Au sein d'Art Inclusive, Lasso met en place des collaborations entre des organismes de cohésion sociale et des partenaires artistiques. Ce faisant, nous recherchons spécifiquement des acteur.ice.s qui souhaitent être sensibles aux personnes handicapées. En effet, malgré l'attention croissante portée à l'inclusion dans le secteur artistique, la pratique est quelque peu à la traîne et l'expertise en matière de travail sensible au handicap est très fragmentée. Avec ce projet, nous voulons non seulement acquérir de l'expérience, mais aussi l'enregistrer et la partager. Dans cet article, nous revenons sur notre première année de fonctionnement du projet.

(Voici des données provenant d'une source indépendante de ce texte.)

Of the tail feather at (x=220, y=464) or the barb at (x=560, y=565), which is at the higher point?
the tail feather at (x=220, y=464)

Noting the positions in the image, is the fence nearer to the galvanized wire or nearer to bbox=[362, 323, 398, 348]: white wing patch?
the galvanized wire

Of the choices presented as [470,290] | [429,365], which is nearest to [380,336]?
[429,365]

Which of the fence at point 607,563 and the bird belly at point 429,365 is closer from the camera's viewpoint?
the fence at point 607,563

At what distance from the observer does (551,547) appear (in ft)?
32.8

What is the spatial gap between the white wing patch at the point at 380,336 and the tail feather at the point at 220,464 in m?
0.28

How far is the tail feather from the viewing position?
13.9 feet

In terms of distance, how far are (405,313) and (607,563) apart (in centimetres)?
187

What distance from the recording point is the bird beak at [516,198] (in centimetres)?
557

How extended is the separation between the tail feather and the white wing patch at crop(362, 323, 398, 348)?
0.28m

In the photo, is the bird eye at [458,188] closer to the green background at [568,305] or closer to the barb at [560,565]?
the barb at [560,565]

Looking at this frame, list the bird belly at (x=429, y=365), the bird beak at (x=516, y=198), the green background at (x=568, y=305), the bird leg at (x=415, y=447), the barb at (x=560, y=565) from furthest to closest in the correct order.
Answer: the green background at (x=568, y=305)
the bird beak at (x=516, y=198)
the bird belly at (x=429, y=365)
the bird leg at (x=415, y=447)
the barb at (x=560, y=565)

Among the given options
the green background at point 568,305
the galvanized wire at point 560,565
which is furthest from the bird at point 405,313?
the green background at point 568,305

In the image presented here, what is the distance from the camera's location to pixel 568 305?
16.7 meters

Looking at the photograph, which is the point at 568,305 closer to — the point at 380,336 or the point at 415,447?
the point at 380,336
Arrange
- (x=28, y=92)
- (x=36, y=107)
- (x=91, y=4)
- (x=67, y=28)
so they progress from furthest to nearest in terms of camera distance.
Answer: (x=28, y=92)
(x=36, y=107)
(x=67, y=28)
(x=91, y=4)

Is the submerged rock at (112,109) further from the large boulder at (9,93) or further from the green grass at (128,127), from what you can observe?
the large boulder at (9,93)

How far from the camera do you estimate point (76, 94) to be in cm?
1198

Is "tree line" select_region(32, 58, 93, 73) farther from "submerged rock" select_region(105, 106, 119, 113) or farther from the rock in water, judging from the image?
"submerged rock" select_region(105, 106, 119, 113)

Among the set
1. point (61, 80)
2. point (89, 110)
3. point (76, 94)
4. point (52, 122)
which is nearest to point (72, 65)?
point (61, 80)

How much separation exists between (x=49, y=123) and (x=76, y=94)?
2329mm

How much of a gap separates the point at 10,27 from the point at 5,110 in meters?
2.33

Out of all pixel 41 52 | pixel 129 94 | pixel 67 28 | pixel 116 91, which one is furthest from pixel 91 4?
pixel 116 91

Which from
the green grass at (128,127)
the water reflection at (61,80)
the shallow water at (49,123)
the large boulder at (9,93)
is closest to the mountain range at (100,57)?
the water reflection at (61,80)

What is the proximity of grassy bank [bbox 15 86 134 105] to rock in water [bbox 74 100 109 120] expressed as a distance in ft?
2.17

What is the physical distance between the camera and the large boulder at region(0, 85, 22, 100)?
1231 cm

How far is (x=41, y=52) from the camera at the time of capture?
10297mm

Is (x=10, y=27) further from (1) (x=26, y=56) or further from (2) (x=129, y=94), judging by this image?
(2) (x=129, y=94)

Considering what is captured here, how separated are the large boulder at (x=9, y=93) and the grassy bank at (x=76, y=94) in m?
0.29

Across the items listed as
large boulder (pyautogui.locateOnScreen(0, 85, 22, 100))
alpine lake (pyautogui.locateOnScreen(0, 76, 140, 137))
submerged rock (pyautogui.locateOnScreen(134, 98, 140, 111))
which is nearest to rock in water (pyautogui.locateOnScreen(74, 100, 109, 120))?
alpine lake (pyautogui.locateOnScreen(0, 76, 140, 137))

Ateliers expérimentaux : apprendre de l'expérimentation

Pour Art Inclusive, nous ne sommes pas partis de grandes théories, mais de la mise en place de collaborations expérimentales entre l'aide sociale et les partenaires artistiques. Dans ces "ateliers expérimentaux", l'objectif principal est d'apprendre de la pratique. Dans un premier temps, nous avons cherché à savoir quels organismes sociaux souhaitaient développer une offre artistique pour leurs bénéficiaires et quels acteurs artistiques voulaient s'engager en faveur de l'accessibilité pour les personnes handicapées. Au cours de cette phase de médiation, nous avons écouté notre intuition plus d'une fois.

Les organisations sociales doivent être convaincues que la participation culturelle peut apporter une valeur ajoutée à leurs clients et doivent avoir la capacité interne de soutenir et d'évaluer un projet en leur sein.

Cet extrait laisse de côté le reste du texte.